• [YOUR OBJECTIVE]
Reproduce the stretch of the records from the line containing "What distance measurement" through the line containing "7.03 metres", keeping every line unchanged.

(Excerpts of spatial question data)

----

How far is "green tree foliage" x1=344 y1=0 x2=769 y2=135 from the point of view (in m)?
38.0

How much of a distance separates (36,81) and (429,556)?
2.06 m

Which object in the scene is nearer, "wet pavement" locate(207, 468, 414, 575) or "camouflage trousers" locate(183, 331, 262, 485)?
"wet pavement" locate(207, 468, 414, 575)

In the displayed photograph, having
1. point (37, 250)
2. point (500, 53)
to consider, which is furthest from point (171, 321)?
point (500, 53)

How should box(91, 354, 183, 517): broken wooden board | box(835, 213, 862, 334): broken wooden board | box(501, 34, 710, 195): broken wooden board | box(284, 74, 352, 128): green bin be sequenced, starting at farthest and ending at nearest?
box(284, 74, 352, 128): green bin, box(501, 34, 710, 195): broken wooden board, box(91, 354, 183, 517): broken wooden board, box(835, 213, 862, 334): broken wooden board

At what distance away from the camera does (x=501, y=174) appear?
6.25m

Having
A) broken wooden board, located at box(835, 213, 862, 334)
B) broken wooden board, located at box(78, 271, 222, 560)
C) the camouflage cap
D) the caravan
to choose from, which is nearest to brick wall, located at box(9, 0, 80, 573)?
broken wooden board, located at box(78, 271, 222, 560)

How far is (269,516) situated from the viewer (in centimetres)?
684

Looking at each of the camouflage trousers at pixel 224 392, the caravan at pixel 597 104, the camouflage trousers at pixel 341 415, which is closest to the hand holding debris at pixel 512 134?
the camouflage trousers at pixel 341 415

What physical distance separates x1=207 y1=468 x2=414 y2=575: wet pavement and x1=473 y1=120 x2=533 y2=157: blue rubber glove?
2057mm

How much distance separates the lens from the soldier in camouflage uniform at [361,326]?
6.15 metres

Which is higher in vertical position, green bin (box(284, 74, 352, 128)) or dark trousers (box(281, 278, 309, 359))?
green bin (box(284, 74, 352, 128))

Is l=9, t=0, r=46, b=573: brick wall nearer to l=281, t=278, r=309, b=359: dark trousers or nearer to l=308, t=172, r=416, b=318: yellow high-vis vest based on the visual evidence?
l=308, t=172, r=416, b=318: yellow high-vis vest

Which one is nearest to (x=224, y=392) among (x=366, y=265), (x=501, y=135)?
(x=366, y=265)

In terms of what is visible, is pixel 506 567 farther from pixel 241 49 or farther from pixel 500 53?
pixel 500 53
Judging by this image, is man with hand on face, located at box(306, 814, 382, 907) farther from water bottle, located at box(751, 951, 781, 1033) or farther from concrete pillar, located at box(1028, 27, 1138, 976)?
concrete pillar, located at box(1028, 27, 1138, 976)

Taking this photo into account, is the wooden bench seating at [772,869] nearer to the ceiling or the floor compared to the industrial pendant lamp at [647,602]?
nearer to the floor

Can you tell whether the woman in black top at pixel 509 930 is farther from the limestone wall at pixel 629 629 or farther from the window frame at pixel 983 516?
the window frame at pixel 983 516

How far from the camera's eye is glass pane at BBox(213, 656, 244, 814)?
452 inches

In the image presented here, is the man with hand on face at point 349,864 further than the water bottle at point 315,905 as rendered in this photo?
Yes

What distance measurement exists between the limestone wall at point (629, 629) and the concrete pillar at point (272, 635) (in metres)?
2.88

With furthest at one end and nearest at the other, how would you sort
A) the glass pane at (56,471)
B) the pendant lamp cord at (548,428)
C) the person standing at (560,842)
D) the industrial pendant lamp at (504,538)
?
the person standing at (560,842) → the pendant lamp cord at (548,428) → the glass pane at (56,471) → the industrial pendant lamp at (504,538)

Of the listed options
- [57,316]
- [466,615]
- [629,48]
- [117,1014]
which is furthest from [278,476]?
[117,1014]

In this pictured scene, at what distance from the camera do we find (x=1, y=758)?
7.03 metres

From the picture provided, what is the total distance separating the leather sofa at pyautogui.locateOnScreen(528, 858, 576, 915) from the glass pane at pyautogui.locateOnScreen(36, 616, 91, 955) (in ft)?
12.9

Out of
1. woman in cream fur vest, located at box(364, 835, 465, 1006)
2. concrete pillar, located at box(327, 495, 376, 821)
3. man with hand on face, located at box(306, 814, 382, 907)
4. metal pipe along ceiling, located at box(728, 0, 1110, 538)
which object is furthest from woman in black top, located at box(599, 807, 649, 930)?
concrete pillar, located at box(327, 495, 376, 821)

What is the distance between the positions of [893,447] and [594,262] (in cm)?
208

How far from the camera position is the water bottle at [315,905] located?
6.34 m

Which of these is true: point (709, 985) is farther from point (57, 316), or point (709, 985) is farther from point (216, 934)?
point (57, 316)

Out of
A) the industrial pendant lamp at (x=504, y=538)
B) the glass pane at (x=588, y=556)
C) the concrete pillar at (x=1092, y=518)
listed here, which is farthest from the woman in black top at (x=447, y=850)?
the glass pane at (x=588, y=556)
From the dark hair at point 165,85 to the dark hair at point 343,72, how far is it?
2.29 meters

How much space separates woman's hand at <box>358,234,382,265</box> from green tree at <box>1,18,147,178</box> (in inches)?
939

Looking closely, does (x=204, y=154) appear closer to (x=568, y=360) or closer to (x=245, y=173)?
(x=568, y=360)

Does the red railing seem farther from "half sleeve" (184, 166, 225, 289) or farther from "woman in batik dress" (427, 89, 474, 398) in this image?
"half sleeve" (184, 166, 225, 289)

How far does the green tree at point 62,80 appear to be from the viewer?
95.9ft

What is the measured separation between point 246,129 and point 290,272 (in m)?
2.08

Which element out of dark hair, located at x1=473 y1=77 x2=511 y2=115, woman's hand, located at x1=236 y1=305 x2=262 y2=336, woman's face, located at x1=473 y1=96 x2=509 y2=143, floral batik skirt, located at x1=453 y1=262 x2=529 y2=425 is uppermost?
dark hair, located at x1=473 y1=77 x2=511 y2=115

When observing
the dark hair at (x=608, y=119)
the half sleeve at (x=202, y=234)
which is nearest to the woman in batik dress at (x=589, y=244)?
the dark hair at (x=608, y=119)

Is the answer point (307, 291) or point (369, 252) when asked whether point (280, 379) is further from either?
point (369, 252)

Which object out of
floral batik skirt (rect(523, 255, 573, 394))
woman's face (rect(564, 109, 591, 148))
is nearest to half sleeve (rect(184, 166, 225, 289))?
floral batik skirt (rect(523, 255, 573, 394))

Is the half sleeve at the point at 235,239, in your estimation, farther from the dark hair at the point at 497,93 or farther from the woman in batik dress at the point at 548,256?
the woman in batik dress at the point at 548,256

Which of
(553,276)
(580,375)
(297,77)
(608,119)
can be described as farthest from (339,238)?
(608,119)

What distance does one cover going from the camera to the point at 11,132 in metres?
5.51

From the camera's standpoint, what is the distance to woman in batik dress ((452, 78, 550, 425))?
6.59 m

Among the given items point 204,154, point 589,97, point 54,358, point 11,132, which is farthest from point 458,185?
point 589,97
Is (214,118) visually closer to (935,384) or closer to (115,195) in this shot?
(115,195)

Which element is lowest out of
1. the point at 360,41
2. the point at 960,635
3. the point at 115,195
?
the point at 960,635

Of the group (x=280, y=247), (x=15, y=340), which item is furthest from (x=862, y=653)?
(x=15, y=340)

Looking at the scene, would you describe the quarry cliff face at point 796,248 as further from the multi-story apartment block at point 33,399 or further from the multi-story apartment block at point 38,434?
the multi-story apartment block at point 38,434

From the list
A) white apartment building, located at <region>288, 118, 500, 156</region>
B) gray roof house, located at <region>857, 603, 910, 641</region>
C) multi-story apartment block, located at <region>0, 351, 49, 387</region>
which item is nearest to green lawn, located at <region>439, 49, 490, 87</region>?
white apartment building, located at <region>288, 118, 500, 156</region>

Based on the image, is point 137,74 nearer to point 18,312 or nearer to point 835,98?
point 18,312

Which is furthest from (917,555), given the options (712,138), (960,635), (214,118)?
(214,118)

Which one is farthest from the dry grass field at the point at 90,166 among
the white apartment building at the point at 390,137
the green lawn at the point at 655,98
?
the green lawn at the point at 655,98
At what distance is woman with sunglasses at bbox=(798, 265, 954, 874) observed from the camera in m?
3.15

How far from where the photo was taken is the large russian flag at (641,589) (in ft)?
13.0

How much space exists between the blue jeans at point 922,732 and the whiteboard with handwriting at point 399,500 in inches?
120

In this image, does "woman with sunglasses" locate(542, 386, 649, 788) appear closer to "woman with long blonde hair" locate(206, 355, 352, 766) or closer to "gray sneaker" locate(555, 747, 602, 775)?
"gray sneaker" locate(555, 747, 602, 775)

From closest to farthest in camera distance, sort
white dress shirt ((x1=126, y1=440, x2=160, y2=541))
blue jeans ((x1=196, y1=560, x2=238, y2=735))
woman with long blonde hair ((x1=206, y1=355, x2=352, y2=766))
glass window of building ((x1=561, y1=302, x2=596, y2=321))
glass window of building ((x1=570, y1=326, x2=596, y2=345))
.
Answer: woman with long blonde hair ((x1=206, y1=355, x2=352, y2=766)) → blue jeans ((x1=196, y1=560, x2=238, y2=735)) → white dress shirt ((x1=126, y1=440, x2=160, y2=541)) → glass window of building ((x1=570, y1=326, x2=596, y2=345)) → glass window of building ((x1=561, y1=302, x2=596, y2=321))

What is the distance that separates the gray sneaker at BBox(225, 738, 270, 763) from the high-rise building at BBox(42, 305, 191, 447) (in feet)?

----

• [SOLUTION TO THE PROBLEM]
What distance measurement exists between the limestone wall at point (629, 629) and the concrete pillar at point (272, 635) (in metres)?
2.88

With furthest at one end and nearest at the other, how would you sort
A) the glass pane at (56,471)
B) the pendant lamp cord at (548,428)
C) the person standing at (560,842)
D) the industrial pendant lamp at (504,538)
?
the person standing at (560,842) → the pendant lamp cord at (548,428) → the glass pane at (56,471) → the industrial pendant lamp at (504,538)

Of the listed options
- [57,316]
- [466,615]
- [629,48]
- [117,1014]
which is furthest from [278,476]?
[117,1014]

In this pictured scene, at what distance from the camera do we find (x=1, y=758)?
7.03 metres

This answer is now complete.